Opinion

Looking ahead

Healthcare act survives, but it’s a tattered quilt

 

The Supreme Court undermined the healthcare law even as it upheld it.

The Supreme Court delivered a surprising and mixed opinion on the constitutionality of the Affordable Care Act (ACA). The most controversial provision of the Act — the so-called “individual mandate” to buy health insurance — was deemed unconstitutional as a regulation of commerce yet constitutional as a tax. The Act’s mandatory Medicaid expansion — extending coverage to an estimated 16 million poor individuals who can’t afford private insurance — was declared unconstitutional, allowing states to “opt out” of the expansion.

Upholding the individual mandate as a tax was the big shocker. No other lower court had ruled the mandate was sustainable as a tax, and supporters of the law — from President Obama to former House speaker Nancy Pelosi to Senate majority leader Harry Reid — had repeatedly and vigorously insisted that the ACA did not raise taxes.

Oral arguments at the high court spent virtually no time on the tax issue, and most constitutional law experts didn’t give it much serious thought, focusing on a much more difficult issue: whether Congress could use its commerce power to compel individuals to buy private products. In the end, those who opposed the mandate on Commerce Clause grounds were vindicated. But it is an odd, uncomfortable victory: Congress cannot directly force individuals to buy something, but it can tax them for not buying it.

The court’s invalidation of the Medicaid expansion was less shocking but equally important. Conceptually, the ACA is a two-legged stool for expanding access: One leg — the individual mandate — expanded access for about 16 million middle-class individuals by mandating they purchase health insurance. The other leg — the Medicaid expansion — expanded access for another 16 million poor individuals by forcing states to extend Medicaid to them. Recognizing the states’ sovereign right to opt out of an expensive Medicaid expansion effectively took a chainsaw to one of the ACA’s two legs, leaving a politically wobbly and unstable structure.

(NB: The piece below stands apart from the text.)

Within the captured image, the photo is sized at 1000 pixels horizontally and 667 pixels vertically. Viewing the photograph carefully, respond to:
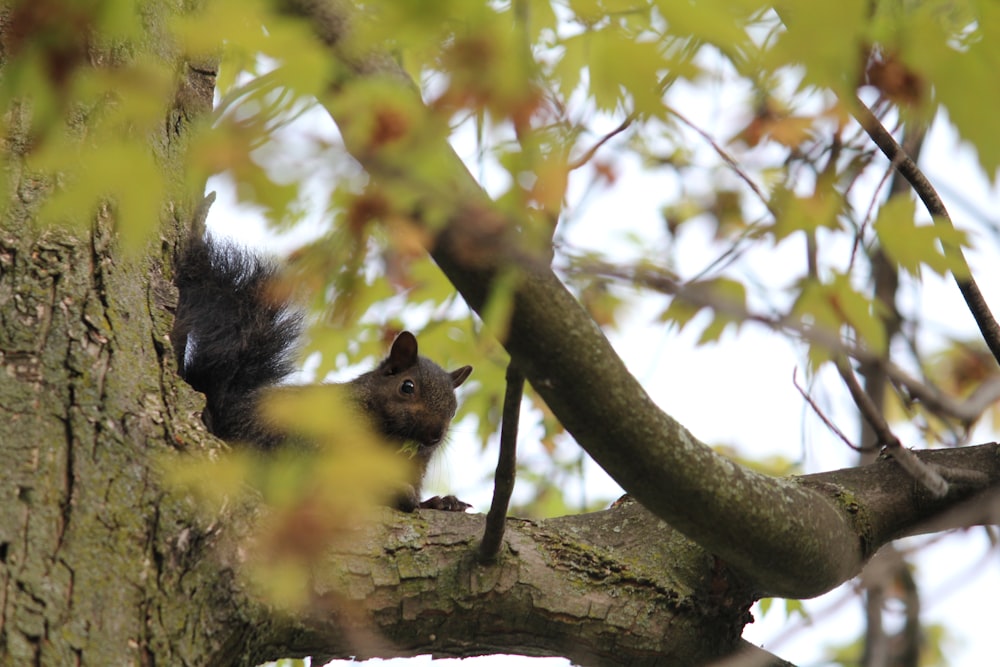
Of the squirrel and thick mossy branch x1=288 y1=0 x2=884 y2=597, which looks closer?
thick mossy branch x1=288 y1=0 x2=884 y2=597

The net effect is this: Many poor individuals will remain uninsured because they live in states that will opt out of the expensive Medicaid expansion. And many middle-class individuals, faced with a choice between paying a tax of several hundred dollars or buying an insurance policy for several thousand dollars, will pay the tax and remain uninsured. The problem of the uninsured is far from solved, and the debate about how to solve this seemingly intractable problem is now thrown back to the federal and state legislatures.

Two major issues — one political, one practical — now loom large for our elected representatives. First, what portions of the ACA will survive politically? And second, assuming politicians still want to fix the problem of the uninsured, how can they do it in a manner taxpayers can afford?

The political issue will reach its zenith between now and the November election. Conservatives and tea partiers have already vowed to repeal the remaining portions of the ACA, including the mandate’s tax. House majority leader Eric Cantor has announced that the repeal bill will be scheduled for July 11. The Democrat-controlled Senate is unlikely to repeal.

If Congress can’t repeal the ACA, this will steel the resolve of tea partiers and other opponents of the law to dethrone President Obama and other candidates who have supported it. The 2012 elections have now received an injection of adrenaline.

For the moment, we are left with a law that resembles a tattered quilt, imposing politically unpopular taxes, covering only a fraction of the uninsured, and doing little to lower healthcare costs. Indeed, the ultimate lesson to be learned may be that for any health program to be sustainable, honesty about its tax consequences and a serious attempt to reign in costs needs to be undertaken before enactment, not after. Americans — particularly in this economy — don’t take kindly to laws that increase their taxes, but especially when those taxes aren’t spent wisely. The choice now is relatively clear: Wipe the slate clean and start over, or retain the remaining parts of the law, hope for the best, and continue searching for ways to stop costs from spiraling out of control?

Elizabeth Price Foley is the Institute for Justice Chair in Constitutional Litigation and Professor of Law, Florida International University College of Law, where she teaches constitutional law and healthcare law.